Lets say the planet(mass $M$) is orbiting at a radius $R$, about a star of mass $M_\star$. The orbital velocity is $$v_1=\sqrt{\frac{GM_\star}{R}}$$. Now, in the comments you stated that you added the mass in a way that does not affect its velocity directly. Simce momentum is conserved, the only way to do this is to give the added mass $m$ a velocity $v_1$ as well at the time it reaches the planet. As you can see, when the planet captures the mass, there is no change in angular momentum ($mv_1R+Mv_1R=(m+M)v_1R$). Now, since theres no change in angular momentum, it will orbit at the same angular velocity. If its the same angular velocity, the radius is the same as well. So it stays in stable orbit. One can get this directly from $v_1=\sqrt{\frac{GM_\star}{R}}$ as well.

What if the mass was at rest and it was captured? Well, then by conservation of linear momentum, the velocity would decrease to $v_2$. Since the velocity decreased, it will go into an elliptical orbit. If the velocity had increased, the orbit could be elliptical, but it can be hyperbolic (greater than escape velocity) and leave the system as well. This depends upon the mass ratio.

__RECORD SET__.
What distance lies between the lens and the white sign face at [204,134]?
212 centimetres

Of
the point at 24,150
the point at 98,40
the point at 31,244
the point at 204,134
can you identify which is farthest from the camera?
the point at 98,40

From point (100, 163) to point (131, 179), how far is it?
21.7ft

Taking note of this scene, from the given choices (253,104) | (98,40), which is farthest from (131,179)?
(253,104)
* * *
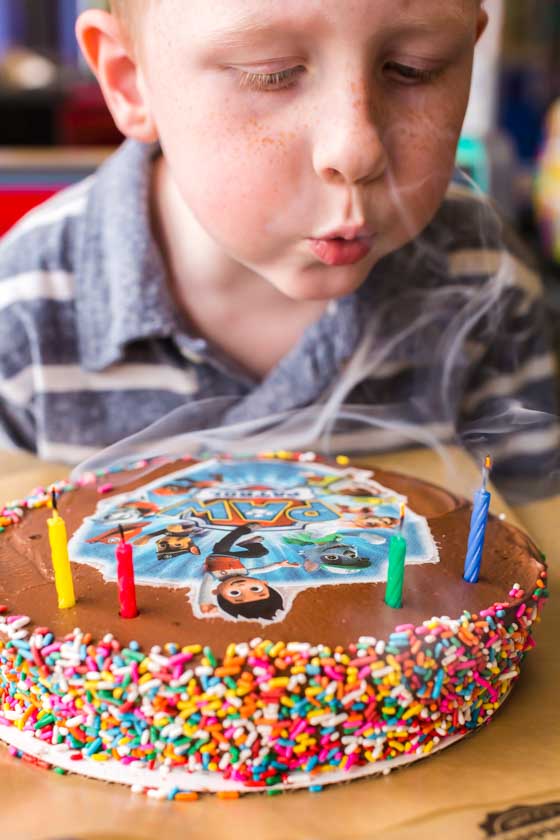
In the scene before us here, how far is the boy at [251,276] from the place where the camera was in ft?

__WORK TO DO__.
**A)** Return the passage of the orbit explanation from "What if the" to "the mass ratio.", copied word for word.
**B)** Take the explanation of how captured mass affects a planet's orbit further, continuing on from its final sentence.
The records play no part in this work.

__WRITTEN ANSWERS__.
**A)**
What if the mass was at rest and it was captured? Well, then by conservation of linear momentum, the velocity would decrease to $v_2$. Since the velocity decreased, it will go into an elliptical orbit. If the velocity had increased, the orbit could be elliptical, but it can be hyperbolic (greater than escape velocity) and leave the system as well. This depends upon the mass ratio.

**B)**
If the central mass was not fixed, then the masses orbit around the center of mass(barycenter), and the orbital angular velocity is given by$\omega=\sqrt{\frac{G\mu}{R^3}}$ (note that I'm using angular velocity in this case, as the star and planet will have different velocities). $R$ is the distance between the objects, and $\mu=\frac{MM_\star}{M+M_\star}$ is the reduced mass. One can see that a whole variety of things can happen, depending on how you add the small mass, and on the ratio between the three masses. You may want to analyse this yourself (seeing as it's not part of the question and it's a pretty interesting exercise)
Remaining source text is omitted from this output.